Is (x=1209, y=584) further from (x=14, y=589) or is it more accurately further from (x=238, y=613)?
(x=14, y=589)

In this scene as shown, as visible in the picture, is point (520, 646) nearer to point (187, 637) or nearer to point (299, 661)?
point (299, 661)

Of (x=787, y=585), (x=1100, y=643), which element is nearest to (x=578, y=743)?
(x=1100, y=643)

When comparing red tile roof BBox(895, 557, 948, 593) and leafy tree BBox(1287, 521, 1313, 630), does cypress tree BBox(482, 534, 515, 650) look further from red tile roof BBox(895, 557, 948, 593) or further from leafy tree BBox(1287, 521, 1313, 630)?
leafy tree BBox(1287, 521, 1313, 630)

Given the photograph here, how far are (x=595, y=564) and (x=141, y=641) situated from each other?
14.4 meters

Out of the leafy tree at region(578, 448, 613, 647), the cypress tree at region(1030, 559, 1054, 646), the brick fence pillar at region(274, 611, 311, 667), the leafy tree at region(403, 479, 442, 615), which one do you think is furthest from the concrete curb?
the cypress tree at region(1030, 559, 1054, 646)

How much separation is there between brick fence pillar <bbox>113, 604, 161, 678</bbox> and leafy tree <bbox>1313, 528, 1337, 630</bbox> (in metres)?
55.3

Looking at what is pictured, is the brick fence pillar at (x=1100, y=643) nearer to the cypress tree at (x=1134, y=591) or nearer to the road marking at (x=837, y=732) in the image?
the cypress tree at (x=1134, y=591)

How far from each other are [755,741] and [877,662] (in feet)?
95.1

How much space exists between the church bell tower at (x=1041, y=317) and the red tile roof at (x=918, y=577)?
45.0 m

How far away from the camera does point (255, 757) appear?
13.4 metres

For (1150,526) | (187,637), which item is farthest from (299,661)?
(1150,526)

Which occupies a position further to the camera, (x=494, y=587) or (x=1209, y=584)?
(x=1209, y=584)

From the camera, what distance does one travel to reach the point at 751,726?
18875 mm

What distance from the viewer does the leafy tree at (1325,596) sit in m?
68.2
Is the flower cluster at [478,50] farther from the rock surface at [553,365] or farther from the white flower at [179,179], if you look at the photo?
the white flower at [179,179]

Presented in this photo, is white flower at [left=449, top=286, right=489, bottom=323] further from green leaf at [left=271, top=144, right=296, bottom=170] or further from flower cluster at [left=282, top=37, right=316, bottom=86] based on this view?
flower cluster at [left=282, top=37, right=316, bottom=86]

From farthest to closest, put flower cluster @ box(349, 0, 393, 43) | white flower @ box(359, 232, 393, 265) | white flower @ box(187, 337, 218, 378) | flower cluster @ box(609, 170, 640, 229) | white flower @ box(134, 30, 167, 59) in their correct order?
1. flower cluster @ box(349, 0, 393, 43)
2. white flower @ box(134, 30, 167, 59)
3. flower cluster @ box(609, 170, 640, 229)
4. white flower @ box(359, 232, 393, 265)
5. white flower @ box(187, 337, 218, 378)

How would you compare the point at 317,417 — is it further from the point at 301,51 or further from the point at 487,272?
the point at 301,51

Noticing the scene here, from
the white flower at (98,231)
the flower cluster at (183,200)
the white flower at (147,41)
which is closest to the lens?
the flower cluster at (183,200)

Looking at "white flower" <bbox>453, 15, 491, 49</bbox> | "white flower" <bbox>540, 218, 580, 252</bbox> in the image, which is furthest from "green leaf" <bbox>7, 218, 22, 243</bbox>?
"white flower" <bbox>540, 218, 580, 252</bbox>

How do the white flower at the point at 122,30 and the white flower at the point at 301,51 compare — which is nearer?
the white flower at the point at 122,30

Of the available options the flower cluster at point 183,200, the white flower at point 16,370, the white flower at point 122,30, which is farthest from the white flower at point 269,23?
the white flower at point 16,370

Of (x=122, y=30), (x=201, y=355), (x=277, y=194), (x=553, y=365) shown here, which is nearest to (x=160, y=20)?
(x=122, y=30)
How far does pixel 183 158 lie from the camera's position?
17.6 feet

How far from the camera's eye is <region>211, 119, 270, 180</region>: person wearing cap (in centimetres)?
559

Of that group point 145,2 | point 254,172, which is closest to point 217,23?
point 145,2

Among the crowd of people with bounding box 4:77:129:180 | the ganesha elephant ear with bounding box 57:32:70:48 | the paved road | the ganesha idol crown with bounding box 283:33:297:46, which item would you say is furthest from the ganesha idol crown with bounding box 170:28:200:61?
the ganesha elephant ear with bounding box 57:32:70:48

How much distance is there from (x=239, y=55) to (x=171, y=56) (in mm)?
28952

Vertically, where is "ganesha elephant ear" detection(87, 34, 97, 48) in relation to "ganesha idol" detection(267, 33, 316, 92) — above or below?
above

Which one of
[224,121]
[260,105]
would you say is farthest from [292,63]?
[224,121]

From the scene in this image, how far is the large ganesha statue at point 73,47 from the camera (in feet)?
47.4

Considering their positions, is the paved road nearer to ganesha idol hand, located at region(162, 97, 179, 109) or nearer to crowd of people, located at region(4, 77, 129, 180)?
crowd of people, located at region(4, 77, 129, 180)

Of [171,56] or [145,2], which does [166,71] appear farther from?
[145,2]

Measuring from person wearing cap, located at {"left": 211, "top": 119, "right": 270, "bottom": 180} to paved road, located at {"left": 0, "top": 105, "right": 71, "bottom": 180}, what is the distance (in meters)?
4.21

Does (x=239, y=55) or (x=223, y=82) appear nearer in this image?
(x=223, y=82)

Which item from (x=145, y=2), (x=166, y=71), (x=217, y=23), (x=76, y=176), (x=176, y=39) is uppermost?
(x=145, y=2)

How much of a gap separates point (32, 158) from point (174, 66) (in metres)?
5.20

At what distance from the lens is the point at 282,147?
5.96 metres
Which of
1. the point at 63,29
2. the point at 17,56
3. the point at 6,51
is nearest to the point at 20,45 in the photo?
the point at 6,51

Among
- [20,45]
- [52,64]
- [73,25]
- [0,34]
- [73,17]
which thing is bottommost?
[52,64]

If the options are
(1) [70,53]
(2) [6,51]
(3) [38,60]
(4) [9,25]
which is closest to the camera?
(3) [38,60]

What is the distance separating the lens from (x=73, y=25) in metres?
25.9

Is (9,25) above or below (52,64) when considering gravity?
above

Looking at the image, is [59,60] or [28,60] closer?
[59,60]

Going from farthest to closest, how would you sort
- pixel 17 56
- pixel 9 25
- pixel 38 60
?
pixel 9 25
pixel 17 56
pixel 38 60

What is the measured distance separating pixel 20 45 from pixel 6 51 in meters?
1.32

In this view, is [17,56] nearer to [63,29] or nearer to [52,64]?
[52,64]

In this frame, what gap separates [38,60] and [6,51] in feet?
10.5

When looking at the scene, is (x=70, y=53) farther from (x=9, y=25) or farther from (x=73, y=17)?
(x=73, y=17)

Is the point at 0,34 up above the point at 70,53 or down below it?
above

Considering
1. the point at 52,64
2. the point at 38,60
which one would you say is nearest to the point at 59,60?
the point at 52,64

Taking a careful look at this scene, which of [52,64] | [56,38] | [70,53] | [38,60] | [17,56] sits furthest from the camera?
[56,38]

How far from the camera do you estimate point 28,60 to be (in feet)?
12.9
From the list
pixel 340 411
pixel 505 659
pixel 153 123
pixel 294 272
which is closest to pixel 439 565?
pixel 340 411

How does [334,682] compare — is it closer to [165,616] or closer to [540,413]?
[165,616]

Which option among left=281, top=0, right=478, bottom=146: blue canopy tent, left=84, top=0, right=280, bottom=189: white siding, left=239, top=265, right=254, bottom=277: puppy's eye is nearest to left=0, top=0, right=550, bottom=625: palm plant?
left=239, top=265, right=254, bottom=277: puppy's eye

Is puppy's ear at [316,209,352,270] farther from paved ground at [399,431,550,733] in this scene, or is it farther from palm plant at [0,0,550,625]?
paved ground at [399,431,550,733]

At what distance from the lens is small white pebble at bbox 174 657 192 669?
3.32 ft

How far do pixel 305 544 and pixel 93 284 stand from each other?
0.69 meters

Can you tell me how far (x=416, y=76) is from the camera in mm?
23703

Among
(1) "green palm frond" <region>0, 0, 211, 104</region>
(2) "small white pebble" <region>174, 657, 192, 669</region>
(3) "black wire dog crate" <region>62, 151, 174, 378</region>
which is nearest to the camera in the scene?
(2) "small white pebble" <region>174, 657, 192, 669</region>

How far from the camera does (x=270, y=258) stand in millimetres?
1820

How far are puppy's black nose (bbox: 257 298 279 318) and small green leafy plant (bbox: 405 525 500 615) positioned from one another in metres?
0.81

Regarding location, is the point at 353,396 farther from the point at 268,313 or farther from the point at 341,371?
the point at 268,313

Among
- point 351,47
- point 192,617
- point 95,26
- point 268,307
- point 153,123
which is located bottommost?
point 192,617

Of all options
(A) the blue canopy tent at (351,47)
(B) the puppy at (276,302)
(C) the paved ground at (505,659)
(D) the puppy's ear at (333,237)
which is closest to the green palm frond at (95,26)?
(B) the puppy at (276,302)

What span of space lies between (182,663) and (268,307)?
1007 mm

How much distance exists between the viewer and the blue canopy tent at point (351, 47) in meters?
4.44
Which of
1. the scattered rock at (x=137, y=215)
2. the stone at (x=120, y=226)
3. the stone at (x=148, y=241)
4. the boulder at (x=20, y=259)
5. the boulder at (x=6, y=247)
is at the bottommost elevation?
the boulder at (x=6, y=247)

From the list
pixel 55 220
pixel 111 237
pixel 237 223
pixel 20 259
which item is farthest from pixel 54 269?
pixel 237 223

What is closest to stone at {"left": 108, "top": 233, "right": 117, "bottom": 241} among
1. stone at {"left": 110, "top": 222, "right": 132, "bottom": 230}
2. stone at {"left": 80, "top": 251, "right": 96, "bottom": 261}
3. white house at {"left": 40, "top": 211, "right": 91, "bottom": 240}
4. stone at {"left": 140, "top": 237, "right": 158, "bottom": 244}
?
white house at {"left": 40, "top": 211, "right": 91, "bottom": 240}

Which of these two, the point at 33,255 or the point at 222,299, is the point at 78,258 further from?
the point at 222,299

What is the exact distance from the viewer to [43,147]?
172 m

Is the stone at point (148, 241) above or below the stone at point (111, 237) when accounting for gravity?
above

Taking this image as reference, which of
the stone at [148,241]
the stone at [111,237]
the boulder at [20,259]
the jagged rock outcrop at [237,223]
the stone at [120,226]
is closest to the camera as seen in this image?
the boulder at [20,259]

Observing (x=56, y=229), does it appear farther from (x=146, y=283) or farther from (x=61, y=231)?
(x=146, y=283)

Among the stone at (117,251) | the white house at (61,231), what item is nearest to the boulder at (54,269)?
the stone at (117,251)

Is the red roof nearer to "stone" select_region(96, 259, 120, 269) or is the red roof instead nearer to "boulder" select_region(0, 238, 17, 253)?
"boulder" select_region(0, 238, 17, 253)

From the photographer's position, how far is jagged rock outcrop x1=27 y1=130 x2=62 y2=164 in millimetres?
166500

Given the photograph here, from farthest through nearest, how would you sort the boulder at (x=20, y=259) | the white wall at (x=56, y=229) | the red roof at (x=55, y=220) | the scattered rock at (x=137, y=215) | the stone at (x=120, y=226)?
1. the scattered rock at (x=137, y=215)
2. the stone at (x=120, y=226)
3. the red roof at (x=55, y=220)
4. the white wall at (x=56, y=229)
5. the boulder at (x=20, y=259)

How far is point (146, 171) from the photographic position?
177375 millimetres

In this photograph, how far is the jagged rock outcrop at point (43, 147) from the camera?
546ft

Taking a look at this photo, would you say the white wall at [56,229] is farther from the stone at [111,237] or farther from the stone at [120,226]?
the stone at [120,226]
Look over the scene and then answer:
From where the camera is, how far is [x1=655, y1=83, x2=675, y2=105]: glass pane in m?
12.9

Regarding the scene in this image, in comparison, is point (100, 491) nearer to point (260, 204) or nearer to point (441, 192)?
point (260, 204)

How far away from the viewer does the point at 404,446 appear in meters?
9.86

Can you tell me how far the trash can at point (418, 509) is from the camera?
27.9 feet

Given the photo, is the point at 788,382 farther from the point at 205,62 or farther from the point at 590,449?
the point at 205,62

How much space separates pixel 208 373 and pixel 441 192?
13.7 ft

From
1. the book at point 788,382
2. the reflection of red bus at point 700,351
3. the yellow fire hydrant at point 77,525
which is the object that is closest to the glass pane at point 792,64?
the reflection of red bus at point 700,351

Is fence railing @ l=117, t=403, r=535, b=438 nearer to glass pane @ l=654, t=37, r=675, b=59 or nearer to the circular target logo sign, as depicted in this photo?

* _Problem to solve_
Please write out the data from its start through the line with "14.4 meters", switching "cypress tree" to "pine tree" and changing nothing else.

* _Task output_
Is (x=1209, y=584) further from (x=14, y=589) or is it more accurately further from (x=238, y=613)?
(x=14, y=589)

In this scene as shown, as visible in the picture, is point (520, 646) nearer to point (187, 637) or nearer to point (299, 661)?
point (299, 661)

Of (x=787, y=585), (x=1100, y=643), which element is nearest to (x=578, y=743)?
(x=1100, y=643)

When comparing red tile roof BBox(895, 557, 948, 593) and leafy tree BBox(1287, 521, 1313, 630), does pine tree BBox(482, 534, 515, 650) look further from red tile roof BBox(895, 557, 948, 593) or further from leafy tree BBox(1287, 521, 1313, 630)?
leafy tree BBox(1287, 521, 1313, 630)

Given the photograph here, how far are (x=595, y=564) and (x=141, y=641) situated from each other?
14.4 meters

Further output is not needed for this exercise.